Par contraste, Marc Cimamonti, le président de la Conférence nationale des procureurs, proclame sans modestie : « Nous sommes véritablement le seul ferment de dynamisme dans l’institution judiciaire. » Est-ce le fonctionnement plus collectif et hiérarchique des parquets qui les amènent à cette démarche constructive à l’égard de la ministre ? Sans doute. Ils seront plus d’une centaine vendredi à échanger avec elle sur leurs préoccupations de terrain et leurs propositions, sans passer par le filtre hiérarchique habituel des procureurs généraux, situés au niveau des cours d’appel.

Sur le chantier de la réforme de la procédure pénale, au cœur de laquelle se trouvent les parquets, le questionnaire adressé par la chancellerie reprenait une partie des demandes formulées par le ministère de l’intérieur au nom des services de police et de gendarmerie.

La Conférence des procureurs se montre également favorable à une simplification des procédures, dont le formalisme est devenu synonyme de lourdeur paperassière, comme en matière de garde à vue. Ils se disent ouverts aussi à la proposition d’habilitation nationale unique pour les officiers de police judiciaire, dont la compétence est actuellement territorialement limitée.

La Conférence des procureurs est dans l’ensemble favorable à une plus grande autonomie des services enquêteurs, dès lors que ce sont bien les parquets qui conservent le pouvoir d’orienter les poursuites et de classer ou non une affaire. « Il faut clarifier les offices de chacun », plaide M. Cimamonti, qui dirige le parquet de Lyon.
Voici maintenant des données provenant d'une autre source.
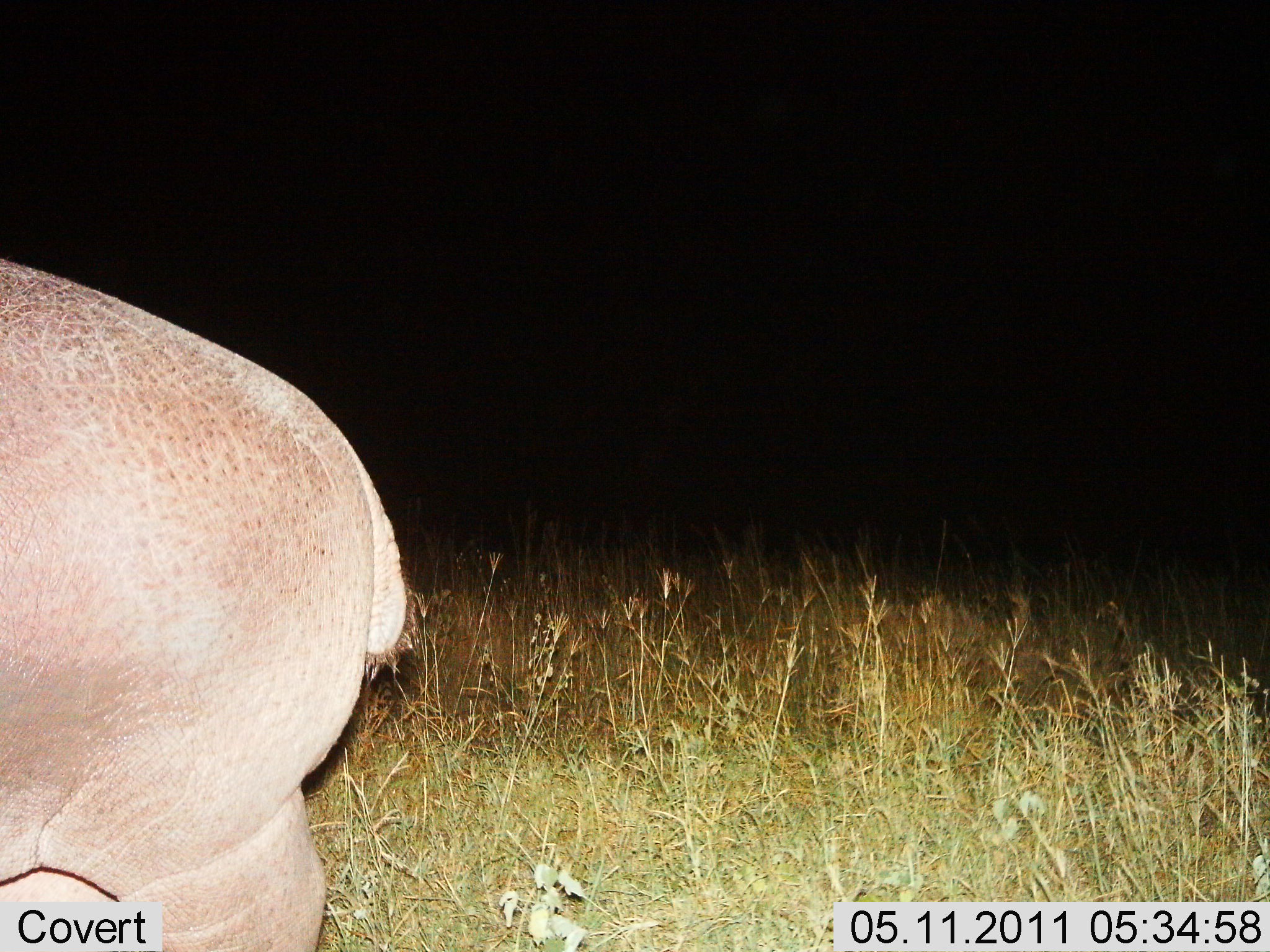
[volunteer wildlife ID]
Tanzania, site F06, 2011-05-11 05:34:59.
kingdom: Animalia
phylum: Chordata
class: Mammalia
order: Artiodactyla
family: Hippopotamidae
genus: Hippopotamus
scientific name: Hippopotamus amphibius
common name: hippopotamus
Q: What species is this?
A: Hippopotamus (Hippopotamus amphibius).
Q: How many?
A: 1.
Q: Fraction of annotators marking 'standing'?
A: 46%.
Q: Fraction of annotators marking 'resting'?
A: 0%.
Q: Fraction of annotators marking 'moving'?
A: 69%.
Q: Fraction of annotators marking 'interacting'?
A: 0%.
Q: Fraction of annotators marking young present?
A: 0%.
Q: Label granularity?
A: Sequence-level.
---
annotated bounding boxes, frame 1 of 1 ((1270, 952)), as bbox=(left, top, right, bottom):
animal: bbox=(0, 263, 425, 950)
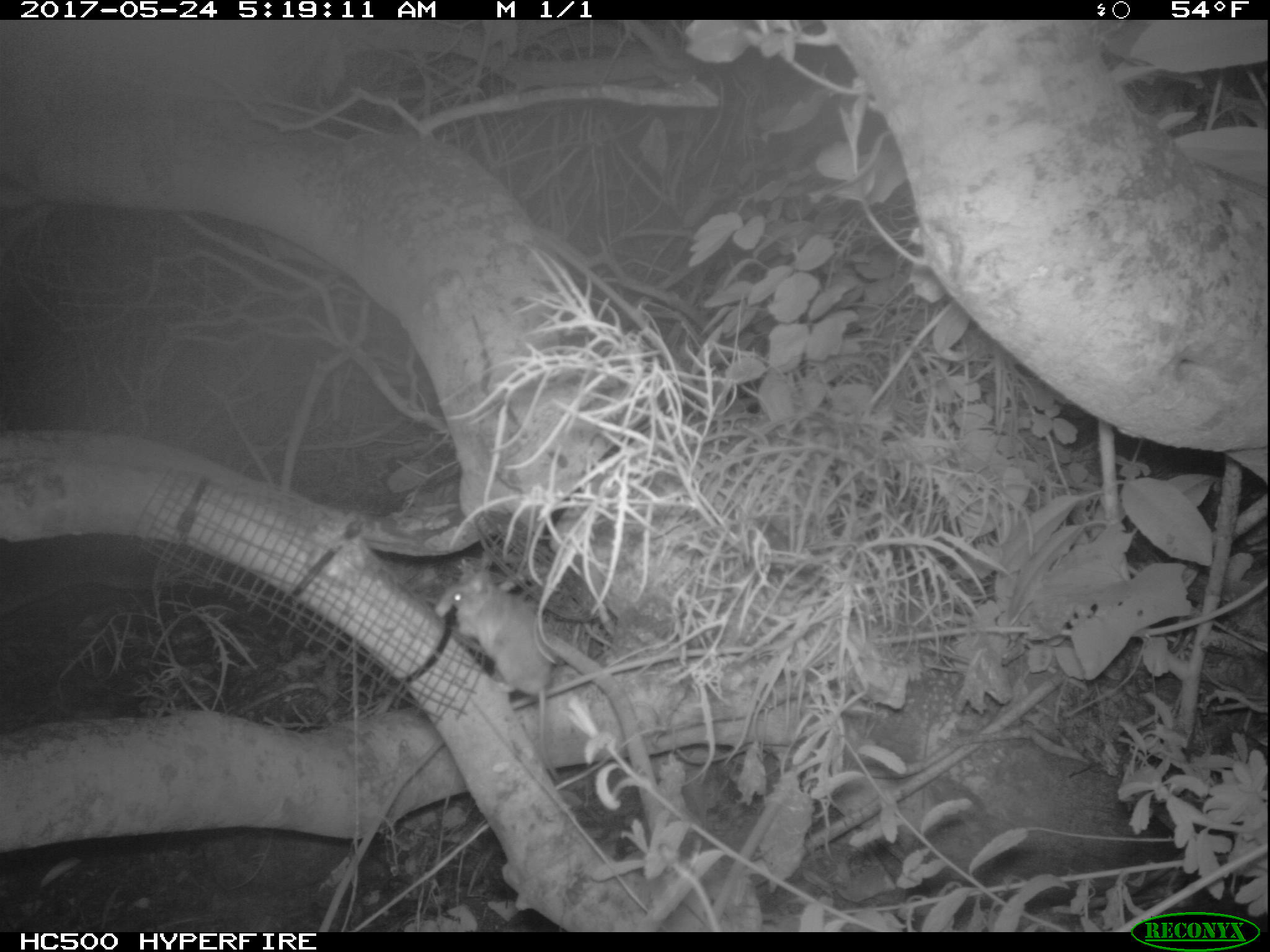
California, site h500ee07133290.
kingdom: Animalia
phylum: Chordata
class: Mammalia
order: Rodentia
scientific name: Rodentia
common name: rodent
Rodent (Rodentia).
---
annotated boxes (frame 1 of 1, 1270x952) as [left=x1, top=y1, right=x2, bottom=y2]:
rodent: [left=448, top=568, right=562, bottom=782]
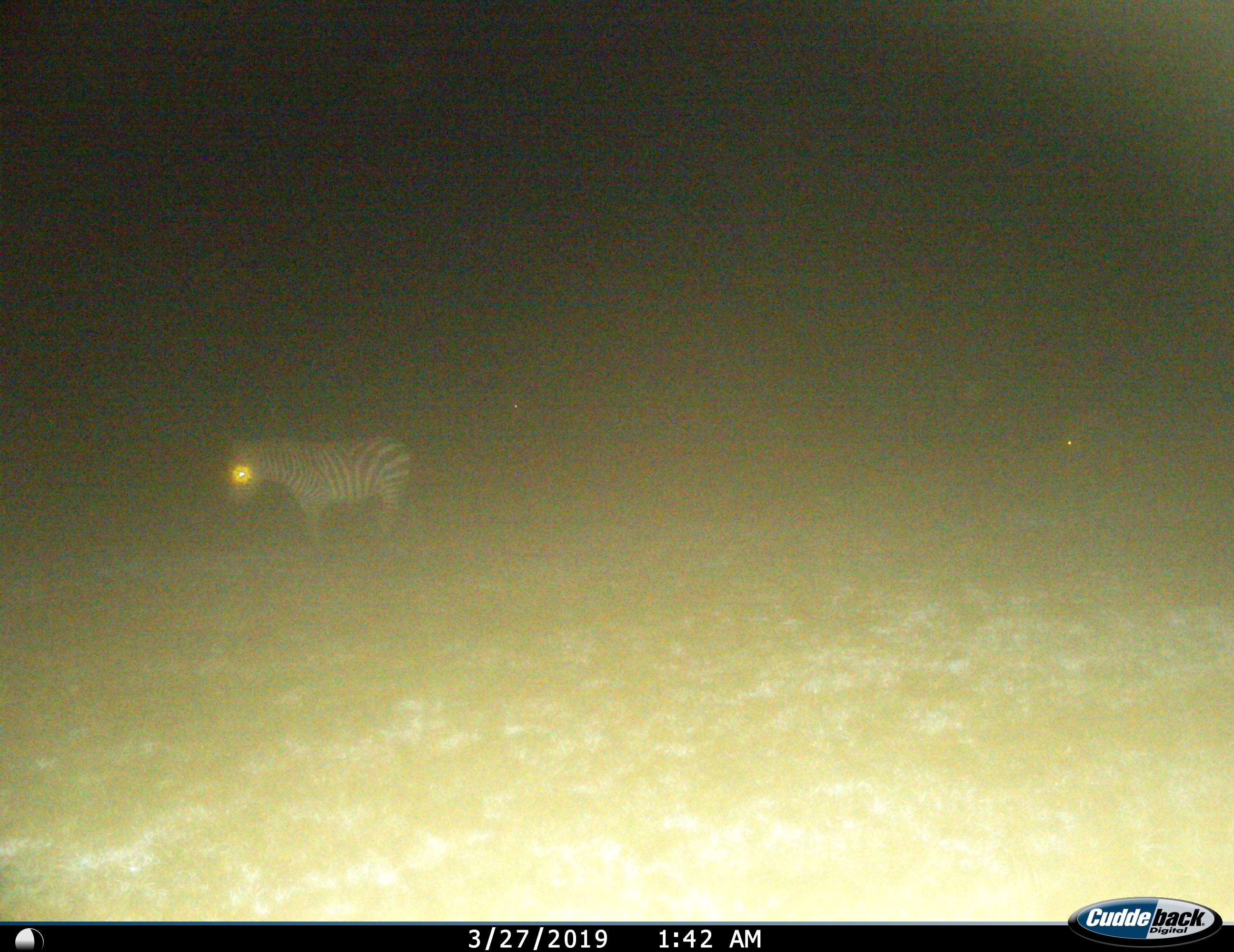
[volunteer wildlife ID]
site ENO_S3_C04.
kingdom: Animalia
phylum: Chordata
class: Mammalia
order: Perissodactyla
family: Equidae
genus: Equus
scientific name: Equus quagga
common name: plains zebra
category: zebraplains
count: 1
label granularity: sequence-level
Selon lui, les procureurs doivent se concentrer sur « la définition d’une politique locale d’action publique », plutôt que sur le suivi au jour le jour des enquêtes.

Sur le point extrêmement sensible des nullités de procédure, dont certains avocats font leur miel, les procureurs proposent de modifier la rédaction de la loi afin d’écarter celles qui résulteraient d’erreurs ou d’omissions pour ne retenir que celles qui auraient « intentionnellement porté atteinte aux intérêts » d’une des parties.

Espace de liberté plus grand

Dans cette démarche, les procureurs réclament un espace de liberté plus grand. Limiter le nombre de demandes d’actes nécessitant l’intervention du juge des libertés et de la détention ne serait pas pour leur déplaire, tandis qu’ils souhaiteraient étendre le champ des procédures sur lesquelles ils ont la main, comme le plaider-coupable (comparution sur reconnaissance préalable de culpabilité).

Au ministère de la justice, on ne cache pas que leurs propositions se rapprochent des pistes de réformes qui se dessinent. Ils se réjouissent ainsi de la perspective de la création d’un tribunal départemental de première instance, au sujet duquel les magistrats du siège sont beaucoup plus inquiets. La chancellerie s’est montrée sensible à certaines « revendications », comme le fait de réduire le nombre de circulaires adressées aux parquets, où l’on a le sentiment qu’une priorité chasse l’autre.

Par ailleurs, alors que le ministère cherche à réduire le taux de vacances de postes chez les magistrats du parquet, supérieur à leurs homologues du siège, une réflexion est engagée afin de revoir la répartition du nombre de postes entre siège et parquet dans certaines juridictions.

Dans la continuité des réformes législatives des vingt dernières années, un nouveau renforcement du rôle des procureurs se dessine. Mais la condition préalable devra être une réforme constitutionnelle vers davantage d’indépendance du parquet. Un sujet qui n’est pas gagné.